Ce disant, il jouait avec son portefeuille. Chaverny mit la main dessus.

— Ça me paraissait plus facile au premier abord ! fit-il avec gravité ; le cas est complexe…

— Il reste cinquante louis ! cria Navailles.

— Je tiens ! dit Chaverny.

— Comment ! comment ! protesta Oriol en le voyant ouvrir son portefeuille.

Il voulut ressaisir son bien, mais Chaverny le repoussa avec un geste plein d’autorité.

— La somme en litige doit être déposée en mains tierces, décida-t-il ; je la prends… et partageant le différend par moitié, je me déclare redevable de cinquante louis à toi, et de cinquante louis à Taranne… Et je défie la mémoire du roi Salomon.

Il jeta le portefeuille à Oriol décontenancé.

— Je tiens ! je tiens ! répéta-t-il en retournant à la table de jeu.

— Tu tiens mon argent ! grommela Oriol ; décidément, on serait mieux au coin d’un bois !

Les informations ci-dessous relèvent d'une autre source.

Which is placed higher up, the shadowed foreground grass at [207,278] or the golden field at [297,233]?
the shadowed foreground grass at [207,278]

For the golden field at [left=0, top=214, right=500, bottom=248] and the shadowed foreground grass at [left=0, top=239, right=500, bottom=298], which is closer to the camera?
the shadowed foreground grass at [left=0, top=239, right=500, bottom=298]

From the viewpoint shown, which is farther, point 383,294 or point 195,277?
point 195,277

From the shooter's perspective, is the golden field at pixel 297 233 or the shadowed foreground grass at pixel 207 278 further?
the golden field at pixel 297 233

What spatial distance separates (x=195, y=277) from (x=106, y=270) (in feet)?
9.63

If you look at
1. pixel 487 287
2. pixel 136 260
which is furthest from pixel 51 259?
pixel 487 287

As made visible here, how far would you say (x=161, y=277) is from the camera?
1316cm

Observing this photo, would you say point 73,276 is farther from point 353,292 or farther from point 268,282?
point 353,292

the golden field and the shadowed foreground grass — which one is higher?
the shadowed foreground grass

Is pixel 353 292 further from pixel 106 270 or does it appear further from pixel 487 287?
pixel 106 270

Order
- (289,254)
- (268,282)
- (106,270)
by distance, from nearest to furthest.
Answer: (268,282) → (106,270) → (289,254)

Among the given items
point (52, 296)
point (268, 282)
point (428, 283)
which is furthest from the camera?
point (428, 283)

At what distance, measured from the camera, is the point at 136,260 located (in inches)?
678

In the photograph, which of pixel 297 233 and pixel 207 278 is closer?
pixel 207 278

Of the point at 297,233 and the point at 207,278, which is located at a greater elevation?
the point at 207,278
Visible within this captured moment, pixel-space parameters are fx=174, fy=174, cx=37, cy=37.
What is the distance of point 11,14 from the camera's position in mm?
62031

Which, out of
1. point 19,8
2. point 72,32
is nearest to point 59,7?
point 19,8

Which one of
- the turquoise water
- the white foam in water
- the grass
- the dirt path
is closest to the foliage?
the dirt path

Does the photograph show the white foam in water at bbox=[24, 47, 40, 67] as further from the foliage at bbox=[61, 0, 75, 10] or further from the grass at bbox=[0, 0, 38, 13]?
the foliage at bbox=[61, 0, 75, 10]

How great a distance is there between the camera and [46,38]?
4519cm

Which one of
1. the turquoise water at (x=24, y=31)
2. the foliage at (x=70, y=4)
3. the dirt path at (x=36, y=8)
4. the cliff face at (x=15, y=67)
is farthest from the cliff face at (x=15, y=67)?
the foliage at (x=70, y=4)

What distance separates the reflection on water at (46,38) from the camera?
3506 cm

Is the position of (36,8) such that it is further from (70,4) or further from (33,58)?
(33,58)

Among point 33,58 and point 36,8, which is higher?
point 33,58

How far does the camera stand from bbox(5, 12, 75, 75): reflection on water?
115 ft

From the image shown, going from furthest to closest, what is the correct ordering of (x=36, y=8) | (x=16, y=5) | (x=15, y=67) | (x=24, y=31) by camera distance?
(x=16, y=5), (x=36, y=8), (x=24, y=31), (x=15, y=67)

— Messieurs ! messieurs ! dit Nocé qui arrivait du dehors ; laissez là vos cartes, vous jouez sur un volcan ! M. de Machault vient de découvrir trois douzaines de conspirations dont la moindre fait honte à celle de Catilina !… Le régent, effrayé, s’est enfermé avec le petit homme noir pour savoir la bonne aventure.

— Bah ! fit-on, le petit homme noir est sorcier ?

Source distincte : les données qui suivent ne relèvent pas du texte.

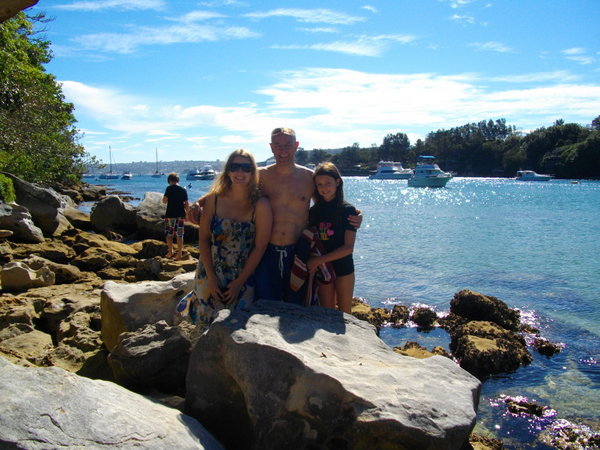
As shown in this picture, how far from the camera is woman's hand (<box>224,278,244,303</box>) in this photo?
4316 millimetres

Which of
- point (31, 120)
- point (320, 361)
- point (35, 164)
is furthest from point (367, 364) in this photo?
point (35, 164)

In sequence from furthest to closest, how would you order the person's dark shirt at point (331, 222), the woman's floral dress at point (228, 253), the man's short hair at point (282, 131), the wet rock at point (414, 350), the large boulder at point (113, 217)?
the large boulder at point (113, 217)
the wet rock at point (414, 350)
the person's dark shirt at point (331, 222)
the man's short hair at point (282, 131)
the woman's floral dress at point (228, 253)

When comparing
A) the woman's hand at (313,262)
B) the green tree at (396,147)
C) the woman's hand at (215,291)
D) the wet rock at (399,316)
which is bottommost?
the wet rock at (399,316)

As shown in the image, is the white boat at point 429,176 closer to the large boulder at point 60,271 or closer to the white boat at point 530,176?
the white boat at point 530,176

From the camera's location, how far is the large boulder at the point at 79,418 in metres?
2.49

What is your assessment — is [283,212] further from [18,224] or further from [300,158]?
[300,158]

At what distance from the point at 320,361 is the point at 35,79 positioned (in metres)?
17.7

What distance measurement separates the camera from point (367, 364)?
11.2 ft

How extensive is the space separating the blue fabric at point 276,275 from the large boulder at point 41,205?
37.4 feet

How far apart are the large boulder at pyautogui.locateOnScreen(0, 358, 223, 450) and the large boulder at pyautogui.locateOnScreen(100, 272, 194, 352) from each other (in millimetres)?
2028

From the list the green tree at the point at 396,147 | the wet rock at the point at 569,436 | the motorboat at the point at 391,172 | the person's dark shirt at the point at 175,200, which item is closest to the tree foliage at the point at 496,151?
the green tree at the point at 396,147

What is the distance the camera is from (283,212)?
4.67 m

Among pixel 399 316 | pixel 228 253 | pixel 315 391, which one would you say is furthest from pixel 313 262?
pixel 399 316

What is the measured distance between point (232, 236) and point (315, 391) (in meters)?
1.84
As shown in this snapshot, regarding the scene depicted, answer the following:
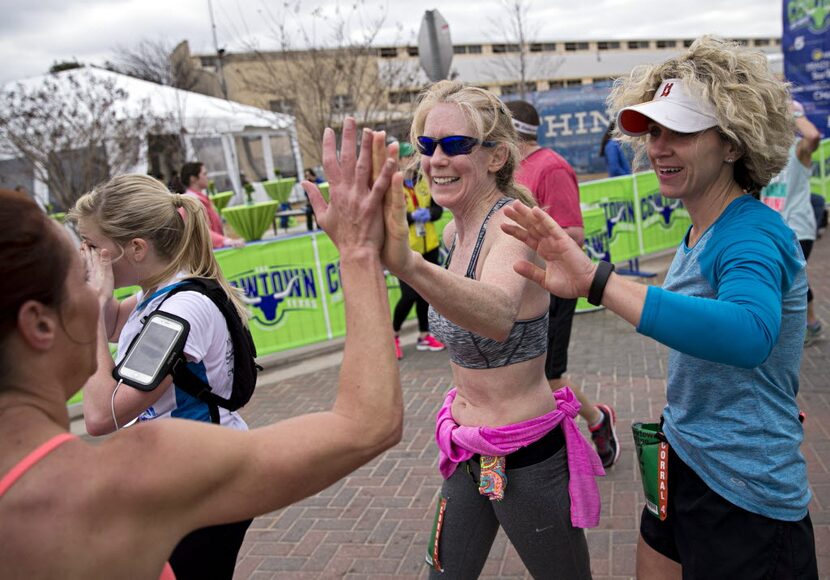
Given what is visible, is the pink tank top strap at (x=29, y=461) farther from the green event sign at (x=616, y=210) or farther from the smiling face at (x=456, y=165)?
the green event sign at (x=616, y=210)

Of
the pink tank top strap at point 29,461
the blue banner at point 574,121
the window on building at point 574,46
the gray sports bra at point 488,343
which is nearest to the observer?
the pink tank top strap at point 29,461

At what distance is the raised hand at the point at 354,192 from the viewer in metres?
1.23

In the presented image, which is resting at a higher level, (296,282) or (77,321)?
(77,321)

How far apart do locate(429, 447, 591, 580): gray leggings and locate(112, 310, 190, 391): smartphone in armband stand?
1036mm

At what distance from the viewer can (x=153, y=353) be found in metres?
2.05

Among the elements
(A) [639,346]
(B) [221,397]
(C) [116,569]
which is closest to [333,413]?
(C) [116,569]

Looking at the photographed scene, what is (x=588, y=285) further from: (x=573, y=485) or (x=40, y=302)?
(x=40, y=302)

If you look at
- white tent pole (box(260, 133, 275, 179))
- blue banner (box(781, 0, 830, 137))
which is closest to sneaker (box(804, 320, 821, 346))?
blue banner (box(781, 0, 830, 137))

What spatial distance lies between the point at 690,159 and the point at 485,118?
81 centimetres

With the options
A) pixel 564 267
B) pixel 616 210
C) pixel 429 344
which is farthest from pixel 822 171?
pixel 564 267

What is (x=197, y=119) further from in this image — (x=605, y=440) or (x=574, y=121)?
(x=605, y=440)

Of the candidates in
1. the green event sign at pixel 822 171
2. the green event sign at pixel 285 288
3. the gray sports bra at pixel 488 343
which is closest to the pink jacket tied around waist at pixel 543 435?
the gray sports bra at pixel 488 343

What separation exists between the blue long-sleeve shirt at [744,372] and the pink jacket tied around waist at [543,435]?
0.38 meters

— Des pieds à la tête, répondit Nocé ; — Il a prédit au régent que M. Law se noierait dans le Mississipi, et que madame la duchesse de Berry épouserait ce faquin de Riom en secondes noces.

— La paix ! la paix ! dirent les moins fous.

Les autres éclatèrent de rire.

— On ne parle que de cela, reprit Nocé ; le petit homme noir a prédit aussi que Dubois aurait le chapeau de cardinal.

— Par exemple !… fit Peyrolles.

— Et que M. de Peyrolles, ajouta Nocé, deviendrait honnête homme avant de mourir !

Il y eut une explosion de gaieté. Puis tout le monde déserta la table et vint à l’entrée de la tente, parce que Nocé, regardant par hasard du côté du perron, s’était écrié :

— Tenez ! tenez ! le voilà ! non pas le régent, mais le petit homme noir.

Chacun put le voir en effet, avec sa bosse et ses jambes bizarrement tordues, descendre à pas lents le perron du pavillon. — Un sergent de gardes françaises l’arrêta au bas des marches. — Le petit homme noir montra sa carte, sourit, salua et passa.